TASK BRIEF:
The answer is to be the data that follows, transcribed exactly, minus its pictures.

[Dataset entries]
════════

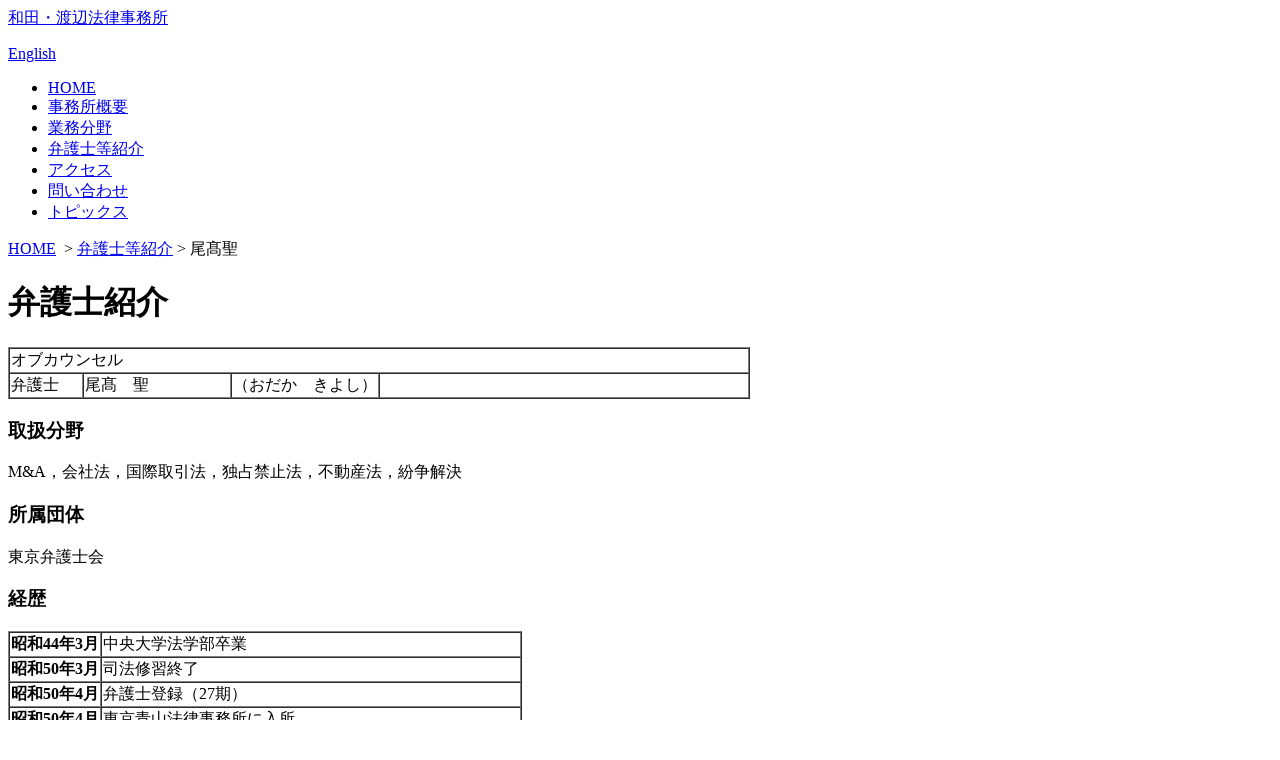

--- FILE ---
content_type: text/html
request_url: http://awwlaw.jp/attorneys/attorney10.html
body_size: 8204
content:
<!DOCTYPE html PUBLIC "-//W3C//DTD XHTML 1.0 Transitional//EN"
    "http://www.w3.org/TR/xhtml1/DTD/xhtml1-transitional.dtd">
<html xmlns="http://www.w3.org/1999/xhtml" id="sixapart-standard">
<head>
<meta http-equiv="Content-Type" content="text/html; charset=UTF-8" />
<meta http-equiv="X-UA-Compatible" content="IE=EmulateIE7" />
<meta name="generator" content="Movable Type Pro 7.9.0" />
<link rel="stylesheet" href="http://www.awwlaw.jp/styles.css" type="text/css" media="all" />
<link rel="stylesheet" type="text/css" href="http://www.awwlaw.jp/mt-static/plugins/AForm/style.css" />
<link rel="stylesheet" type="text/css" href="http://www.awwlaw.jp/mt-static/plugins/AForm/jquery-ui.min.css" />
<link rel="start" href="http://www.awwlaw.jp/" title="Home" />
<link rel="alternate" type="application/atom+xml" title="Recent Entries" href="http://www.awwlaw.jp/atom.xml" />
<link rel="shortcut icon" href="favicon.ico" />
<script type="text/javascript" src="http://www.awwlaw.jp/mt.js"></script>
<script type="text/javascript" src="http://www.awwlaw.jp/js.js"></script>






<title>尾髙聖｜和田・渡辺法律事務所</title>
<meta name="description" content="尾髙聖｜和田・渡辺法律事務所は，「企業法務」，「国際取引」，「知的財産」，「労働」および「紛争解決」という主に5つの分野を中心とする業務において，クライアントの皆様に，実践的かつ実情に即したきめ細かい法的サービスを，日英両言語にて提供しております。" />
<meta name="keywords" content="企業法務,法律事務所,千代田区" />
<meta name="robots" content="index,follow" />
</head>
<body id="pokerface" class="mt-page-archive layout-wt">
<div id="container">
  <div id="container-inner">


    <a name="top"></a>
<div id="header">
  <div id="header-inner">
    <div id="header-content">

      <div id="header-name"><a href="http://www.awwlaw.jp/" accesskey="1">和田・渡辺法律事務所</a></div>

      <p id="toEnglish"><a href="/en/">English</a></p>
    </div>
  </div>
</div>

════════

COMPLETED TASK:
--- FILE ---
content_type: text/html
request_url: http://awwlaw.jp/attorneys/attorney10.html
body_size: 8204
content:
<!DOCTYPE html PUBLIC "-//W3C//DTD XHTML 1.0 Transitional//EN"
    "http://www.w3.org/TR/xhtml1/DTD/xhtml1-transitional.dtd">
<html xmlns="http://www.w3.org/1999/xhtml" id="sixapart-standard">
<head>
<meta http-equiv="Content-Type" content="text/html; charset=UTF-8" />
<meta http-equiv="X-UA-Compatible" content="IE=EmulateIE7" />
<meta name="generator" content="Movable Type Pro 7.9.0" />
<link rel="stylesheet" href="http://www.awwlaw.jp/styles.css" type="text/css" media="all" />
<link rel="stylesheet" type="text/css" href="http://www.awwlaw.jp/mt-static/plugins/AForm/style.css" />
<link rel="stylesheet" type="text/css" href="http://www.awwlaw.jp/mt-static/plugins/AForm/jquery-ui.min.css" />
<link rel="start" href="http://www.awwlaw.jp/" title="Home" />
<link rel="alternate" type="application/atom+xml" title="Recent Entries" href="http://www.awwlaw.jp/atom.xml" />
<link rel="shortcut icon" href="favicon.ico" />
<script type="text/javascript" src="http://www.awwlaw.jp/mt.js"></script>
<script type="text/javascript" src="http://www.awwlaw.jp/js.js"></script>






<title>尾髙聖｜和田・渡辺法律事務所</title>
<meta name="description" content="尾髙聖｜和田・渡辺法律事務所は，「企業法務」，「国際取引」，「知的財産」，「労働」および「紛争解決」という主に5つの分野を中心とする業務において，クライアントの皆様に，実践的かつ実情に即したきめ細かい法的サービスを，日英両言語にて提供しております。" />
<meta name="keywords" content="企業法務,法律事務所,千代田区" />
<meta name="robots" content="index,follow" />
</head>
<body id="pokerface" class="mt-page-archive layout-wt">
<div id="container">
  <div id="container-inner">


    <a name="top"></a>
<div id="header">
  <div id="header-inner">
    <div id="header-content">

      <div id="header-name"><a href="http://www.awwlaw.jp/" accesskey="1">和田・渡辺法律事務所</a></div>

      <p id="toEnglish"><a href="/en/">English</a></p>
    </div>
  </div>
</div>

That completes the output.